Я слышала, как папа вышел из комнаты. Внезапно под потолком раздалась автоматная очередь. Я почувствовала кожей шквал пуль, просвистевших мимо моего тела. Некоторые из них врезались в балки чердака над моей головой. Мне хотелось кричать. Но мама так крепко зажала мне рот рукой, что я не смогла бы издать ни звука, даже если бы захотела.
Ее дыхание было медленным и тихим. Я подстроилась и начала дышать синхронно с ней. В конце концов, мы услышали, как солдаты вышли из комнаты, и мама слегка ослабила хватку. Сквозь прогнившую деревянную доску в крыше пробивался луч света, и я смогла посмотреть вниз, на площадь. Я отчетливо видела, как военные силой затаскивают детей в грузовики. Я думаю, что это были эсэсовцы — они выглядели так же, как солдаты во время резни в церкви Святого Вацлава в Томашув-Мазовецки.
Я увидела ребят, с которыми играла. Все они были примерно моего возраста — пяти, шести или семи лет. Теперь настало время для Отбора детей. Настало их время умирать, потому что нацисты ликвидировали лагерь, и в нем не было места для детей. Они превращали его в Kinderrein. Свободную от детей территорию. Очищенную.
Матери тщетно умоляли злодеев, пока те разлучали их с детьми. Если я сейчас закрою глаза и прокручу эту сцену в уме, то ясно услышу их отчаянные крики. Некоторые родители пытались забраться в грузовики вместе со своими детьми. Подняв оружие, солдаты заставили их отступить. Родители боролись за жизни своих детей, несмотря ни на что.
В тот день произошла еще одна сцена, которую я никогда не забуду, — «перетягивание каната» между матерью и нацистом. «Канатом» оказался ребенок. Мать сжимала верхнюю часть тела своего ребенка, держа его под мышками, в то время как убийца в униформе изо всех сил тянул ребенка за ноги. Ни один из них не хотел уступить. Они приложили такую силу, что разорвали малыша пополам.

[Фрагмент набора данных]

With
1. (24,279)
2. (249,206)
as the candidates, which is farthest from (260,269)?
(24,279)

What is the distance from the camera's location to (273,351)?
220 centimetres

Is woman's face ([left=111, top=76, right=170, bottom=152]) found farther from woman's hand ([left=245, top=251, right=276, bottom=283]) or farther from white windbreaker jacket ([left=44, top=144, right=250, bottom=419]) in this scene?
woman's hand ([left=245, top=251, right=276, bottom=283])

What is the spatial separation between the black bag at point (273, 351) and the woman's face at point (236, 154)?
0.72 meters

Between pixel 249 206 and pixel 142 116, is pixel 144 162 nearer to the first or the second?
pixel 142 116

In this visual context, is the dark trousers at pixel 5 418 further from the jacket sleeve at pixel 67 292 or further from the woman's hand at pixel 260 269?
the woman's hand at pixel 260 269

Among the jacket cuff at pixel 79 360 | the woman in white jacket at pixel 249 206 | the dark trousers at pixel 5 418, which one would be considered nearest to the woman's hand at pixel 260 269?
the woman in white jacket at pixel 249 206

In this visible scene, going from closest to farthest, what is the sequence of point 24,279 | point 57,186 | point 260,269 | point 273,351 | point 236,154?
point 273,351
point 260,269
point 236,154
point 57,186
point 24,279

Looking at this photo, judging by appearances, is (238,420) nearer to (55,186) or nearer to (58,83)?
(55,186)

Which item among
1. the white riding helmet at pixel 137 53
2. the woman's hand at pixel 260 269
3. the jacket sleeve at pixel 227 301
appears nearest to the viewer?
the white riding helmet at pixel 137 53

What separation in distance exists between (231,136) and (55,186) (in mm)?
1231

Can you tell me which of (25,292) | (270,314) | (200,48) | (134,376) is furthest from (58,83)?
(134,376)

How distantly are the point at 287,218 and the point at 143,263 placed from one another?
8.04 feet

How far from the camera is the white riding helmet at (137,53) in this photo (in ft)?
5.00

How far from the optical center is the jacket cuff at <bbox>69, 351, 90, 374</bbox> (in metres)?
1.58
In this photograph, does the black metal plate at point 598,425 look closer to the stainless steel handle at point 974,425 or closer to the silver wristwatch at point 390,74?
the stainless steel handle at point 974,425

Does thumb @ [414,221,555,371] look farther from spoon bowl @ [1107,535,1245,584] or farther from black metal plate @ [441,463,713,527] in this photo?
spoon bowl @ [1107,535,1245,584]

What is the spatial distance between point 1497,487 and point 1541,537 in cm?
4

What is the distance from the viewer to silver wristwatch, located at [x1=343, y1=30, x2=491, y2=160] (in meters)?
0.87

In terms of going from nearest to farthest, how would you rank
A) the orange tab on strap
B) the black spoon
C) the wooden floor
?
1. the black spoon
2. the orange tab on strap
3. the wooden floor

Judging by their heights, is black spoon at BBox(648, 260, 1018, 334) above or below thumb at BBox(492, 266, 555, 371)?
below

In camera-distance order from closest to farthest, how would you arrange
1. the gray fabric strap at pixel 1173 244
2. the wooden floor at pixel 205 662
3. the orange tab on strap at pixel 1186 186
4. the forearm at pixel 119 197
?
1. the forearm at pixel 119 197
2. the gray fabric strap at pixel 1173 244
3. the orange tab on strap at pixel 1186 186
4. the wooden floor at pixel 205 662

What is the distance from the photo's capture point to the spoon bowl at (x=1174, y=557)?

== ЗАДАНИЯ ==
a: Перенесите в таблицу Markdown с колонками «Номер» и «Строка» часть строк набора данных, которая начинается со строки, содержащей "In terms of", и заканчивается строкой, содержащей "4. the wooden floor at pixel 205 662", включая обе. Пустые строки пропустите, а в колонке «Номер» проставьте порядковый номер каждой строки.
b: Допишите отрывок о ликвидации лагеря, продолжив его после последнего предложения.

== ОТВЕТЫ К ЗАДАНИЯМ ==
a:
| Номер | Строка |
|---|---|
| 1 | In terms of going from nearest to farthest, how would you rank |
| 2 | A) the orange tab on strap |
| 3 | B) the black spoon |
| 4 | C) the wooden floor |
| 5 | ? |
| 6 | 1. the black spoon |
| 7 | 2. the orange tab on strap |
| 8 | 3. the wooden floor |
| 9 | Judging by their heights, is black spoon at BBox(648, 260, 1018, 334) above or below thumb at BBox(492, 266, 555, 371)? |
| 10 | below |
| 11 | In camera-distance order from closest to farthest, how would you arrange |
| 12 | 1. the gray fabric strap at pixel 1173 244 |
| 13 | 2. the wooden floor at pixel 205 662 |
| 14 | 3. the orange tab on strap at pixel 1186 186 |
| 15 | 4. the forearm at pixel 119 197 |
| 16 | ? |
| 17 | 1. the forearm at pixel 119 197 |
| 18 | 2. the gray fabric strap at pixel 1173 244 |
| 19 | 3. the orange tab on strap at pixel 1186 186 |
| 20 | 4. the wooden floor at pixel 205 662 |

b:
Части тела ребенка были брошены в грузовик. Это было худшее, что я когда-либо видела на земле, и по сей день мне снятся кошмары. Хотя я сделала все возможное, чтобы блокировать этот образ, он глубоко засел в моем мозгу. Я никогда не говорила об этом инциденте со своей матерью, чтобы попытаться сохранить контроль над этим воспоминанием, но этот ужас продолжает возвращаться, преследует меня.
Детоубийство — самый отвратительный акт войны. Немцы подражали жестоким императорам, которые с незапамятных времен убивали детей своих врагов, уничтожая их дух, растаптывая надежды на будущее.
Крик матери был самым душераздирающим звуком из всех, что я когда-либо слышала. Я знала, что должна была хранить молчание, но перед лицом такого варварства мое самообладание пошатнулось. Как всегда, мама оказалась на шаг впереди и прижала свою руку еще крепче к моему рту, заглушая крик, который поднимался у меня в горле.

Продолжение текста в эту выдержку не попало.